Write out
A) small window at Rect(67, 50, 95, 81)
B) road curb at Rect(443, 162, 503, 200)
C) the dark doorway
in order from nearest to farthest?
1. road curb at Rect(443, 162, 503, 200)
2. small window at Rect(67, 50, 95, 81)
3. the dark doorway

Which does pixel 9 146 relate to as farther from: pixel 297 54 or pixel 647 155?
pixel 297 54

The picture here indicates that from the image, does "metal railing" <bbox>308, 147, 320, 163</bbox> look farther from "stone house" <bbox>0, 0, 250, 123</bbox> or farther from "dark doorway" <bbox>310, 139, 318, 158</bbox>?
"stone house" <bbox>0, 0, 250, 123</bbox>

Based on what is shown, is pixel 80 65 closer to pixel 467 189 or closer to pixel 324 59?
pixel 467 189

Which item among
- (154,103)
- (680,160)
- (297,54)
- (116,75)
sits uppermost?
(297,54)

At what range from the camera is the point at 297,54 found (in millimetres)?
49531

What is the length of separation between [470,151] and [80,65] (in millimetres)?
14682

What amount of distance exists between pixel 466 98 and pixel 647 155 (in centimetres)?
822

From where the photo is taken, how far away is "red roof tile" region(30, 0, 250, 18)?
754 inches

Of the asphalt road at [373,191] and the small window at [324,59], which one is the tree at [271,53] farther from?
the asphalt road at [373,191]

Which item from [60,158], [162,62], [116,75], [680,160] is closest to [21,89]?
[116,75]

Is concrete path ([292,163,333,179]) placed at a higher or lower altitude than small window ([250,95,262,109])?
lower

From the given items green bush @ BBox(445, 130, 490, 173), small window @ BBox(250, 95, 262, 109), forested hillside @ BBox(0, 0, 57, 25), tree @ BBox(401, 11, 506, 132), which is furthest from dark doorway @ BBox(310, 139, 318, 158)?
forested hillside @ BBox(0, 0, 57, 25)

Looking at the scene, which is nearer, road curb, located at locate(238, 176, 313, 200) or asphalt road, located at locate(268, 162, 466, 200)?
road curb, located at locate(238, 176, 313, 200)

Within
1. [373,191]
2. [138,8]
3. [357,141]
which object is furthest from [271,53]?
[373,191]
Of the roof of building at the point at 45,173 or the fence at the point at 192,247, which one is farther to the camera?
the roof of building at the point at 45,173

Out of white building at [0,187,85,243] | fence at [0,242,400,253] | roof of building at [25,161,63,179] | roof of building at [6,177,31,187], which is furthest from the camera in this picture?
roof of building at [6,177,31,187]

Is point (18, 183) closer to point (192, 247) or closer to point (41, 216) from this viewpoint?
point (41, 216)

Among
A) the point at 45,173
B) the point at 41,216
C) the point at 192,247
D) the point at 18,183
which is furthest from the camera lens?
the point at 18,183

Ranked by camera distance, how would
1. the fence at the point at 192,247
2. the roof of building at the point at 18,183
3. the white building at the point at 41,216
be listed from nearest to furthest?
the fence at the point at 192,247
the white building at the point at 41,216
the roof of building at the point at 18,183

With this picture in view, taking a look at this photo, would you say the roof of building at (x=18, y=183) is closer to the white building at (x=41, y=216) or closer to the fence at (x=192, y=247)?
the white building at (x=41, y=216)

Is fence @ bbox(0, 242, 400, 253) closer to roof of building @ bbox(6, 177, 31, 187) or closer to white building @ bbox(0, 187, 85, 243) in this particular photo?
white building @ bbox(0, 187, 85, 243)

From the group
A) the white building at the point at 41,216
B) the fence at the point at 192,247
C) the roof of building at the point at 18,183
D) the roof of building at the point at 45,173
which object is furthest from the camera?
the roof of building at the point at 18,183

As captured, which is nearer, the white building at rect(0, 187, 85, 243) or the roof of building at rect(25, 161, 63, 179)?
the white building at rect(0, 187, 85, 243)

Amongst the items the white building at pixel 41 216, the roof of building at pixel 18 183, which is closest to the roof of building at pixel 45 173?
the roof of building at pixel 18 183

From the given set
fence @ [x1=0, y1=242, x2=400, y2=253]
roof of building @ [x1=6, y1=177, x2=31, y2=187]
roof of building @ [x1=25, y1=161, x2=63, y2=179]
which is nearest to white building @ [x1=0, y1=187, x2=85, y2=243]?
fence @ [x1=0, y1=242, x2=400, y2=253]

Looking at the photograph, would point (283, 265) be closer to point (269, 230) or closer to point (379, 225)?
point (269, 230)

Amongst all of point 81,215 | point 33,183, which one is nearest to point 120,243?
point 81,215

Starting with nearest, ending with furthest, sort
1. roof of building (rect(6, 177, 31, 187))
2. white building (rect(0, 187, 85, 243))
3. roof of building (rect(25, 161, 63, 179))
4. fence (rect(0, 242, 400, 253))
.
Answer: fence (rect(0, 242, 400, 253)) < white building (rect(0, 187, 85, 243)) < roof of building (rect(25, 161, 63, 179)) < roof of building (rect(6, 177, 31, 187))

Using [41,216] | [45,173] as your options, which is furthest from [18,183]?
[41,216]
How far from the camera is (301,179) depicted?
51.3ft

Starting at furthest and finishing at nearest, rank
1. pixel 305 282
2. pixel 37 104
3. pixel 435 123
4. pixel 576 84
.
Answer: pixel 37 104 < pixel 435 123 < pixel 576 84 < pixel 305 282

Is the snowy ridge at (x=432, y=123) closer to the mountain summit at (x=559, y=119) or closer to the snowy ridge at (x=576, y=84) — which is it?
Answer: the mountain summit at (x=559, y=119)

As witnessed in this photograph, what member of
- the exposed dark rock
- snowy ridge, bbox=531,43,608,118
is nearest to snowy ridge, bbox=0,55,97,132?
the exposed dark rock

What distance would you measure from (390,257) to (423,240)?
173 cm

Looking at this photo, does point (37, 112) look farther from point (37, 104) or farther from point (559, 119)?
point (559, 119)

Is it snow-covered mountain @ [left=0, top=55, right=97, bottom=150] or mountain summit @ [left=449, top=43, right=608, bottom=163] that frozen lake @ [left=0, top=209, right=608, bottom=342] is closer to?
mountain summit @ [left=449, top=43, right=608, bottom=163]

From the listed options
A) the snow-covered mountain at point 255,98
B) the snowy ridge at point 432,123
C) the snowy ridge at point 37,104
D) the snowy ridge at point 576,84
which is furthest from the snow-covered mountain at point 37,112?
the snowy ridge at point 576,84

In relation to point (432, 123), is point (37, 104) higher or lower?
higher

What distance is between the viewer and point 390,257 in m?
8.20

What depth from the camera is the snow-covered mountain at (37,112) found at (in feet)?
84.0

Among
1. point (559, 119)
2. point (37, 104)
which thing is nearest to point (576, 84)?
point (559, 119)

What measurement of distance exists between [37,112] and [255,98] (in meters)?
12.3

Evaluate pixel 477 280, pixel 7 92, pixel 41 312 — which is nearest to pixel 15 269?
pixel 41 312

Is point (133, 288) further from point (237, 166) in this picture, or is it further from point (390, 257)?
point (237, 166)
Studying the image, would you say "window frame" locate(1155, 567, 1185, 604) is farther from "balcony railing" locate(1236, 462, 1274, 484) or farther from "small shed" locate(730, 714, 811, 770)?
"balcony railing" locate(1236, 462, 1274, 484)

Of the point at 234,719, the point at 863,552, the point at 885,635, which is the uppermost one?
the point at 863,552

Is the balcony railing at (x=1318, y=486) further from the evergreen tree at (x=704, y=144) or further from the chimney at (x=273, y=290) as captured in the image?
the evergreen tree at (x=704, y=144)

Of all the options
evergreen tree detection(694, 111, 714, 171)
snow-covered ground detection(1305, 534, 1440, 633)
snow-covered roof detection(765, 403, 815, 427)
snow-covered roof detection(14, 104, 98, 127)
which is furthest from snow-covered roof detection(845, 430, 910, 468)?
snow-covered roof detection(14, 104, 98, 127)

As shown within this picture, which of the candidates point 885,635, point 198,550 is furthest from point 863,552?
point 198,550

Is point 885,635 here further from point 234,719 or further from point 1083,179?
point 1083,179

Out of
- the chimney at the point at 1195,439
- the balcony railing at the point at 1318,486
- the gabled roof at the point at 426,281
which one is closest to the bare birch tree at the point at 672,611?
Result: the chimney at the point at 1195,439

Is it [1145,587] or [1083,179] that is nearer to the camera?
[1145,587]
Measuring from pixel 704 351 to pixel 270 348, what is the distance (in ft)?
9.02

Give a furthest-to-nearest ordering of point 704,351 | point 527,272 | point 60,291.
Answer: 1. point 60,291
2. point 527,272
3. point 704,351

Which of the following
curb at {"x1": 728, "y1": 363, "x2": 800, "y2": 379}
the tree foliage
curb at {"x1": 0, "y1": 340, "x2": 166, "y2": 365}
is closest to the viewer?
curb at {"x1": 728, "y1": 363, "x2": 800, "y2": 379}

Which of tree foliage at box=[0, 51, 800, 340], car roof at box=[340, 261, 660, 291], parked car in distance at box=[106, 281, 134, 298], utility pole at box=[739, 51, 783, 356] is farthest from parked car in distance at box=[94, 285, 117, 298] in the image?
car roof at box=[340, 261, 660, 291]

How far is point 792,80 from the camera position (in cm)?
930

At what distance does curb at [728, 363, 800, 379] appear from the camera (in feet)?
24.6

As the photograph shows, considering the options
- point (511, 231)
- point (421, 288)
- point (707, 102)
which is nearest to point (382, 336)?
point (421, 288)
:::::
● **What you should do**
Repeat exactly, and only, the lines from the line containing "Is it [1145,587]" through the last line of the records above, both included.

● **Task solution**
Is it [1145,587] or [1083,179] that is nearer to the camera?
[1145,587]
Measuring from pixel 704 351 to pixel 270 348, what is the distance (in ft)?
9.02

Give a furthest-to-nearest ordering of point 704,351 | point 527,272 | point 60,291.
Answer: 1. point 60,291
2. point 527,272
3. point 704,351

Which of the following
curb at {"x1": 728, "y1": 363, "x2": 800, "y2": 379}
the tree foliage
curb at {"x1": 0, "y1": 340, "x2": 166, "y2": 365}
is closest to the viewer?
curb at {"x1": 728, "y1": 363, "x2": 800, "y2": 379}

Which of tree foliage at box=[0, 51, 800, 340], car roof at box=[340, 261, 660, 291], parked car in distance at box=[106, 281, 134, 298], utility pole at box=[739, 51, 783, 356] is farthest from parked car in distance at box=[94, 285, 117, 298] in the image?
car roof at box=[340, 261, 660, 291]

How far is point 792,80 from the camera position (in cm)?
930

At what distance does curb at [728, 363, 800, 379] appear from the camera (in feet)?
24.6

As the photograph shows, considering the options
- point (511, 231)
- point (421, 288)
- point (707, 102)
which is nearest to point (382, 336)?
point (421, 288)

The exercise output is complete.